Hello everyone.
My question is about sing-cell RNASeq. I am re-analyzing a scRNA raw data in my lab, which has previously analyzed by seqencing company, i am trying to replicate the results and update/optimize my pipeline. Currently my pipeline is as follows:
1. Creating custom reference
I indexed the reference genome and annotation, same with the reference used before. The UTR info has been included, and non-polyA elements has been excluded, left coding protein sequence (with added UTR) only. The command is
cellranger mkref --genome A --fasta /data/user/Genome/A.fa --genes /data/user/Genome/A.gtf --memgb 50 --nthreads 10
2. QC and quantification of scRNA
cellranger count --id=MySample --transcriptome=A --fastqs=/data/user/scRNA/MySample --sample=MySample --r1-length=28 --r2-length=91 --localcores=8 --localmem=64 --nosecondary
Then I got the webSummary.html generated by cellranger, and one metric (Reads Mapped Confidently to Transcriptome) is substentially different from the one in company's web summary report.
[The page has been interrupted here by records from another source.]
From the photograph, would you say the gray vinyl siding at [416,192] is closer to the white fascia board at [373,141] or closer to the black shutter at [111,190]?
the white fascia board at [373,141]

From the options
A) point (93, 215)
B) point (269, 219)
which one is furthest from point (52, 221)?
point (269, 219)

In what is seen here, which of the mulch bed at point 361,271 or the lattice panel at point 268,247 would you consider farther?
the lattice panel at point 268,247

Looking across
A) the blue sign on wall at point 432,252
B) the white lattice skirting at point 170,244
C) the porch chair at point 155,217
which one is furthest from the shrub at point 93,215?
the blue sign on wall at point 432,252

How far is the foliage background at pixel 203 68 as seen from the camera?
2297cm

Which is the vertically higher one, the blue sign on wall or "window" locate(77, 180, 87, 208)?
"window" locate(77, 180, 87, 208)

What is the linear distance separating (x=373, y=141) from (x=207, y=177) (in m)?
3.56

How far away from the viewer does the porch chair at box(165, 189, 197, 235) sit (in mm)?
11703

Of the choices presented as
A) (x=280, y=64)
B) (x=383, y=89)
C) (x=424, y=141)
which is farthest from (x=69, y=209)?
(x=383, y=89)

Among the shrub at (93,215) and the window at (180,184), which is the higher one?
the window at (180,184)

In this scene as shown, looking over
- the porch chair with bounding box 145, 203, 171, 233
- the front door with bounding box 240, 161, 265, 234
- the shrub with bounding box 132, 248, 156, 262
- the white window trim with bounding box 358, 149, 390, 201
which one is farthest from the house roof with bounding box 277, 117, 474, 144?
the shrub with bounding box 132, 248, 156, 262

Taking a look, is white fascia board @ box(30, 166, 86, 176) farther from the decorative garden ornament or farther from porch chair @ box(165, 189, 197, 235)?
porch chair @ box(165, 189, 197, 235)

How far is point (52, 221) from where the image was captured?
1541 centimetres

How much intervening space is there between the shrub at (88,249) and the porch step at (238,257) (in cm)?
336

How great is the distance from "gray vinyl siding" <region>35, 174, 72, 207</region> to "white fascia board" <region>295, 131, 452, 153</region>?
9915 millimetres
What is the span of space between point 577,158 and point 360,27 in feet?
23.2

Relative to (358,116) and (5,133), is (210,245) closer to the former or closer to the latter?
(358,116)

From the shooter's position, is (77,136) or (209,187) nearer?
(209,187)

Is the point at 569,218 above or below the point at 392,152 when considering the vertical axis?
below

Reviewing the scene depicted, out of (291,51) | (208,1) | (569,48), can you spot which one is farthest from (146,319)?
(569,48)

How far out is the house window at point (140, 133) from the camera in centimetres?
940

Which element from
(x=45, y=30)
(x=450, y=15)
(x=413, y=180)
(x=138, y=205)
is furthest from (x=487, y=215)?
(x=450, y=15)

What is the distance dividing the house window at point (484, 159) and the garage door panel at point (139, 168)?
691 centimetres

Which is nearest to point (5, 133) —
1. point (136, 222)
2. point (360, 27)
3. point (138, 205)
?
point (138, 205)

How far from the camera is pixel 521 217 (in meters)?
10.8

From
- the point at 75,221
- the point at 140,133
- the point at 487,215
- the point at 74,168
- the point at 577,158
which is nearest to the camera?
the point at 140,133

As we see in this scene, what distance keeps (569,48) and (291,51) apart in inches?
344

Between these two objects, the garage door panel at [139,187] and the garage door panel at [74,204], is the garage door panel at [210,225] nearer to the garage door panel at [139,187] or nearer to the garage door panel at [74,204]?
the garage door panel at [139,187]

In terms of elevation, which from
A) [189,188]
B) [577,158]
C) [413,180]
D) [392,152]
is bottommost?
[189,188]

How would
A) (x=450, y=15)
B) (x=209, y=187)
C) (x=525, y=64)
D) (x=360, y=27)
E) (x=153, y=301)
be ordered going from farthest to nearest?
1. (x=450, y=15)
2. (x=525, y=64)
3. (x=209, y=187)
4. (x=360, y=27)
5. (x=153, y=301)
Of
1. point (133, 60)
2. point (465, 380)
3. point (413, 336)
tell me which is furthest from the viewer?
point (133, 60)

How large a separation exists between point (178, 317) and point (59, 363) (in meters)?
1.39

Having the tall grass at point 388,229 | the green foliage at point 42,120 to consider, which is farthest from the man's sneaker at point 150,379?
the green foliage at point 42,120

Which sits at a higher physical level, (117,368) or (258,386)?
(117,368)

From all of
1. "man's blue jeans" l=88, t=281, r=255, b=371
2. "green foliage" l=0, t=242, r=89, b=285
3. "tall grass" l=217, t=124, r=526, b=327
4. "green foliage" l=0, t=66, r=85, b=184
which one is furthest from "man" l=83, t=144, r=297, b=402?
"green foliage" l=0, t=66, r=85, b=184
Here are some metrics in the web summary:
>Metric: from company / from mine
Estimated Number of cells : 13151 / 12999
Mean Reads Per Cell : 25092 / 25385
Median Genes Per Cell: 4771 / 4539
Many others but with similar values ...
Reads Mapped Confidently to Transcriptome: 79.29% / 65.1%
As far as I know, the annotation information should intrgrate UTR sequence into exon, as indicated here. And it seems no filter needed to be done to the raw seqence fastq before using cellranger count.
I have no idea about it then. So what goes wrong in my pipeline or I miss some pre-processing steps?
Appreciate any suggestions and discussions.